START Text block

Becoming a Kind of Club

The cardinal of Nairobi has suspended the Catholic Charismatic Renewal. Will he ban it?

Nairobi, Kenya – It is no secret that African Christianity has been trending in the past few decades toward Pentecostal worship, with its raucous and individualized services and its emphasis on the Holy Spirit’s regular, miraculous interventions in the everyday world. When a mainstream church applies the brakes on the trend, it’s big news.

So it was in Kenya, where front-page headlines last month declared: “Protests as cardinal bans charismatic group.” The Nation, Kenya’s largest paper, quoted one worshiper, who complained of “the present-day persecution of those who want to worship God differently.”

John Njue, the cardinal-archbishop of Nairobi, suspended the Catholic Charismatic Renewal (CCR) in February. The decision was so controversial that it was not written down, but delivered orally. The charismatics themselves remained hushed about it for three full months. When the news at last broke, Cardinal Njue said little publicly, but held a two-hour conversation with charismatic leaders in May and told parishioners at his cathedral on May 31, Pentecost Sunday, “We need to be very careful when we read that book, Acts of the Apostles, not to take things too literally.” He called charismatics’ claim of divine healing and tongues “not something to be taken lightly.” The suspension may presage an outright ban from Cardinal Njue, though it will more likely be an issue for the consideration of the Second African Synod, to be held this October in Rome.

Born out of an American Catholic gathering whose members declared they had been baptized in the Holy Spirit, the CCR enjoyed the support of Paul XI and John Paul II. Father Raniero Cantalamessa, the papal preacher since 1980 and a member of the Church’s committee for dialogue with Pentecostal churches, has been the charismatic movement’s most prominent proponent, stressing that any complete understanding of the Trinity will include a realization of the Holy Spirit as an active force. Father Cantalamessa has visited Kenya and many other African and Latin American countries to preside over charismatic meetings.

END Text block
START Dataset section

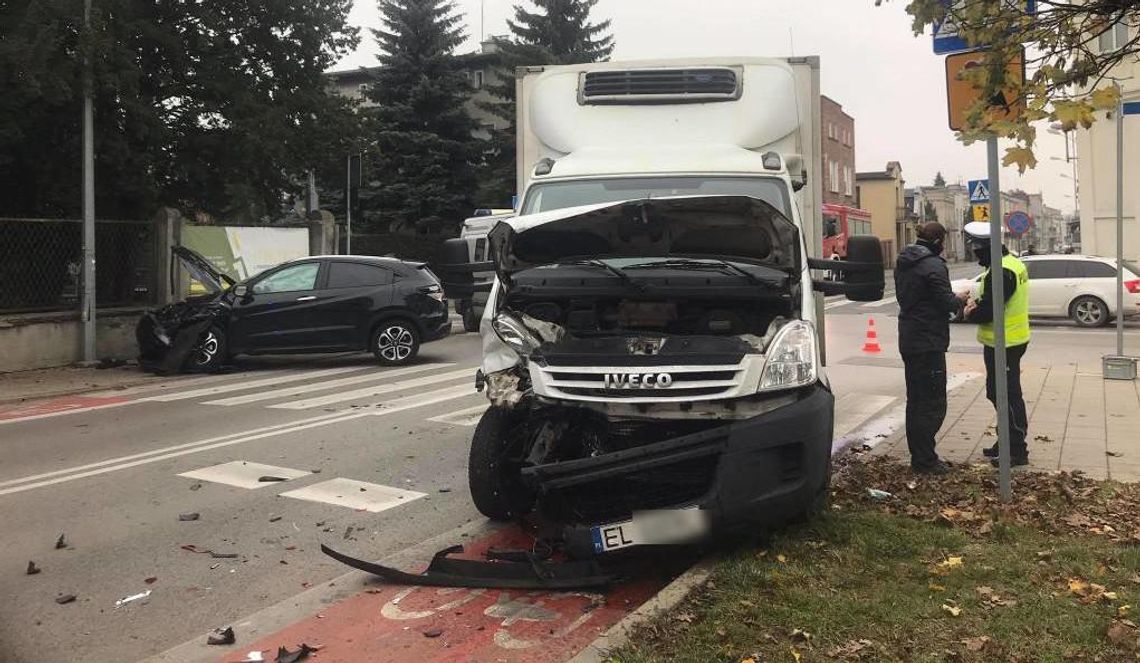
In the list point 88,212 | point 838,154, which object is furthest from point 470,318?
point 838,154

END Dataset section

● Parts of the exercise
**1)** In the article about the Nairobi suspension, how was Cardinal Njue's decision to suspend the Catholic Charismatic Renewal delivered?
**2)** Please say whether each statement agrees with the article about the Nairobi suspension, answering yes or no and quoting the deciding words: (a) The Nation is Kenya's largest newspaper. (b) The charismatics spoke out about the suspension right away. (c) Father Cantalamessa has been papal preacher since 1990.
**3)** Carry on with the article about the Nairobi suspension from its final sentence.
The listing has no connection to the article about the Nairobi suspension.

● Written answers
**1)** It was delivered orally rather than written down.

**2)**
(a) Yes: "The Nation, Kenya’s largest paper"
(b) No: "The charismatics themselves remained hushed about it for three full months."
(c) No: "the papal preacher since 1980"

**3)**
In the past three decades, the movement spread across the Third World, taking hold in those same societies that have seen large up-swings in independent Pentecostal churches. And no wonder. It is sometimes difficult to tell a Catholic charismatic meeting and a Pentecostal service apart, but for the emphasis on Mary in the former. Catholic charismatics speak in tongues, claim divine healing, and expect material rewards for their clamorous devotion. Predominantly women, Kenya’s CCR members are faithful, Mass-going Catholics. But they also gather at weeklong prayer-a-thons and overnight vigils where they exhort, loudly, the miraculous powers of Christ and his Holy Spirit. One priest, Father John Muhindi, was assigned to the entire CCR in the Nairobi archdiocese; usually, the meetings are conducted by lay presiders.

“It was becoming a kind of club,” says Father Marino Gemma, parish priest of Nairobi’s Consolata Shrine, one of Kenya’s largest congregations, which hosted charismatic meetings. “They were making the Holy Spirit to say things that it never said, and do things that it never did. The Catholic Church is more cautious and prudent in declaring something a miracle. These people, these charismatics, need to be guided a bit.”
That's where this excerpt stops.